The text of every record, exactly as given and with no pictures, should be your output.

*** Material to process Section Begins ***

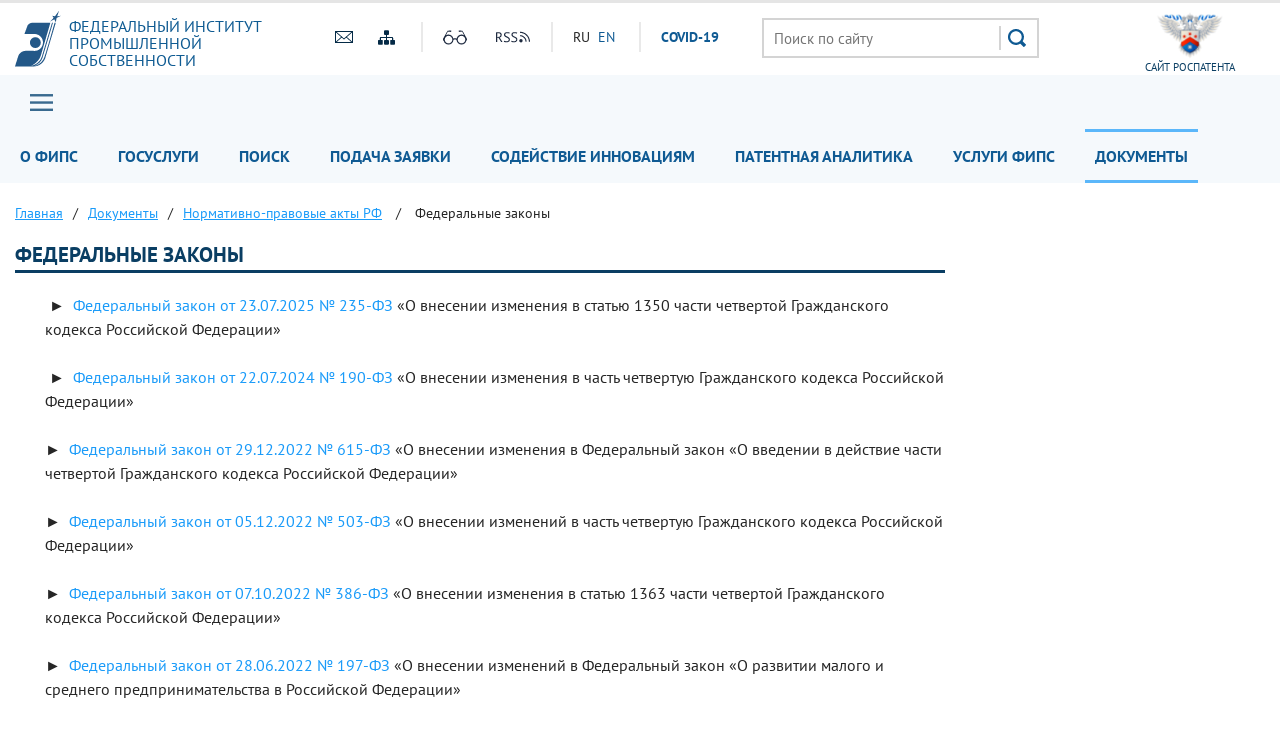

--- FILE ---
content_type: image/svg+xml
request_url: https://new.fips.ru/bitrix/templates/main/img/h_icon1.svg
body_size: 1870
content:
<?xml version="1.0" encoding="utf-8"?>
<!-- Generator: Adobe Illustrator 21.1.0, SVG Export Plug-In . SVG Version: 6.00 Build 0)  -->
<svg version="1.1" id="Слой_1" xmlns="http://www.w3.org/2000/svg" xmlns:xlink="http://www.w3.org/1999/xlink" x="0px" y="0px"
	 viewBox="0 0 512 438" style="enable-background:new 0 0 512 438;" xml:space="preserve">
<style type="text/css">
	.st0{fill:#042A46;}
</style>
<g>
	<path class="st0" d="M511.9,316c0,32.7,0,65.3,0,98c-0.3,0.8-0.6,1.5-0.8,2.3c-3.1,13.4-13,21.7-26.6,21.7c-31,0.1-62,0.1-93-0.1
		c-13.7-0.1-25.5-11.9-25.6-25.6c-0.2-31.5-0.2-63,0-94.5c0.1-12.5,10.5-23.8,22.9-24.9c7.8-0.7,15.6-0.6,23.4-0.7
		c2.7-0.1,5.5,0,8.1,0c0-18.9,0-36.8,0-54.8c-48.9,0-97.5,0-146.1,0c0,18.4,0,36.4,0,54.8c8.7,0,17-0.1,25.3,0
		c17.3,0.3,29.2,11.4,29.3,27.4c0.1,30.5,0.2,61,0,91.5c-0.1,15.3-11.7,26.8-27,26.9c-30.7,0.1-61.3,0.1-92,0
		c-15.2-0.1-26.9-11.6-27-26.9c-0.2-30.7-0.2-61.3,0-92c0.1-11.1,5.6-19.6,15.7-24.1c4.5-2,9.9-2.5,15-2.8
		c7.9-0.4,15.8-0.1,23.7-0.1c0-18.8,0-36.8,0-54.7c-49,0-97.5,0-146.1,0c0,18.3,0,36.3,0,54.7c8.4,0,16.5,0.1,24.6,0
		c20.8-0.3,30.5,15.3,30.2,30.2c-0.7,29.6-0.1,59.3-0.2,89c-0.1,14.7-11.6,26.6-26.1,26.6c-31.2,0.2-62.3,0.1-93.5,0
		c-8,0-14.8-3.1-19.4-9.5c-3.1-4.3-4.7-9.7-7-14.6c0-32.7,0-65.3,0-98c2.3-8.6,6-16.5,14.6-20.2c5-2.1,10.8-3.1,16.3-3.5
		c7.9-0.6,15.8-0.1,24.1-0.1c0-17.7,0-34.7,0-51.6c0-24.2,15.3-39.6,39.6-39.6c45.8,0,91.6,0,137.4,0c1.9,0,3.8,0,5.7,0
		c0-18.8,0-36.7,0-55.1c-8.6,0-16.9,0.1-25.1,0c-17.1-0.3-29.3-11-29.4-26.7c-0.3-30.8-0.3-61.6,0-92.5C183.2,11.5,194.9,0,209.8,0
		c30.8-0.1,61.6-0.2,92.5,0c14.9,0.1,26.6,11.7,26.7,26.6c0.2,30.6,0.2,61.3,0,92c-0.1,14.1-10,25.2-24,26.5
		c-8.4,0.8-17,0.5-25.4,0.7c-1.7,0-3.5,0.2-5.1,0.3c0,18.5,0,36.5,0,54.9c2.2,0,4.2,0,6.2,0c46.1,0,92.3,0,138.4,0
		c22.2,0,38,15.9,38,38.1c0,15.8,0,31.7,0,47.5c0,1.8,0,3.5,0,5.7c8.6,0,16.6-0.1,24.6,0c7.6,0.1,14.8,1.5,20.8,6.8
		C507.7,303.5,510,309.6,511.9,316z"/>
</g>
</svg>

*** Material to process Section Ends ***

Task output |
--- FILE ---
content_type: image/svg+xml
request_url: https://new.fips.ru/bitrix/templates/main/img/h_icon1.svg
body_size: 1870
content:
<?xml version="1.0" encoding="utf-8"?>
<!-- Generator: Adobe Illustrator 21.1.0, SVG Export Plug-In . SVG Version: 6.00 Build 0)  -->
<svg version="1.1" id="Слой_1" xmlns="http://www.w3.org/2000/svg" xmlns:xlink="http://www.w3.org/1999/xlink" x="0px" y="0px"
	 viewBox="0 0 512 438" style="enable-background:new 0 0 512 438;" xml:space="preserve">
<style type="text/css">
	.st0{fill:#042A46;}
</style>
<g>
	<path class="st0" d="M511.9,316c0,32.7,0,65.3,0,98c-0.3,0.8-0.6,1.5-0.8,2.3c-3.1,13.4-13,21.7-26.6,21.7c-31,0.1-62,0.1-93-0.1
		c-13.7-0.1-25.5-11.9-25.6-25.6c-0.2-31.5-0.2-63,0-94.5c0.1-12.5,10.5-23.8,22.9-24.9c7.8-0.7,15.6-0.6,23.4-0.7
		c2.7-0.1,5.5,0,8.1,0c0-18.9,0-36.8,0-54.8c-48.9,0-97.5,0-146.1,0c0,18.4,0,36.4,0,54.8c8.7,0,17-0.1,25.3,0
		c17.3,0.3,29.2,11.4,29.3,27.4c0.1,30.5,0.2,61,0,91.5c-0.1,15.3-11.7,26.8-27,26.9c-30.7,0.1-61.3,0.1-92,0
		c-15.2-0.1-26.9-11.6-27-26.9c-0.2-30.7-0.2-61.3,0-92c0.1-11.1,5.6-19.6,15.7-24.1c4.5-2,9.9-2.5,15-2.8
		c7.9-0.4,15.8-0.1,23.7-0.1c0-18.8,0-36.8,0-54.7c-49,0-97.5,0-146.1,0c0,18.3,0,36.3,0,54.7c8.4,0,16.5,0.1,24.6,0
		c20.8-0.3,30.5,15.3,30.2,30.2c-0.7,29.6-0.1,59.3-0.2,89c-0.1,14.7-11.6,26.6-26.1,26.6c-31.2,0.2-62.3,0.1-93.5,0
		c-8,0-14.8-3.1-19.4-9.5c-3.1-4.3-4.7-9.7-7-14.6c0-32.7,0-65.3,0-98c2.3-8.6,6-16.5,14.6-20.2c5-2.1,10.8-3.1,16.3-3.5
		c7.9-0.6,15.8-0.1,24.1-0.1c0-17.7,0-34.7,0-51.6c0-24.2,15.3-39.6,39.6-39.6c45.8,0,91.6,0,137.4,0c1.9,0,3.8,0,5.7,0
		c0-18.8,0-36.7,0-55.1c-8.6,0-16.9,0.1-25.1,0c-17.1-0.3-29.3-11-29.4-26.7c-0.3-30.8-0.3-61.6,0-92.5C183.2,11.5,194.9,0,209.8,0
		c30.8-0.1,61.6-0.2,92.5,0c14.9,0.1,26.6,11.7,26.7,26.6c0.2,30.6,0.2,61.3,0,92c-0.1,14.1-10,25.2-24,26.5
		c-8.4,0.8-17,0.5-25.4,0.7c-1.7,0-3.5,0.2-5.1,0.3c0,18.5,0,36.5,0,54.9c2.2,0,4.2,0,6.2,0c46.1,0,92.3,0,138.4,0
		c22.2,0,38,15.9,38,38.1c0,15.8,0,31.7,0,47.5c0,1.8,0,3.5,0,5.7c8.6,0,16.6-0.1,24.6,0c7.6,0.1,14.8,1.5,20.8,6.8
		C507.7,303.5,510,309.6,511.9,316z"/>
</g>
</svg>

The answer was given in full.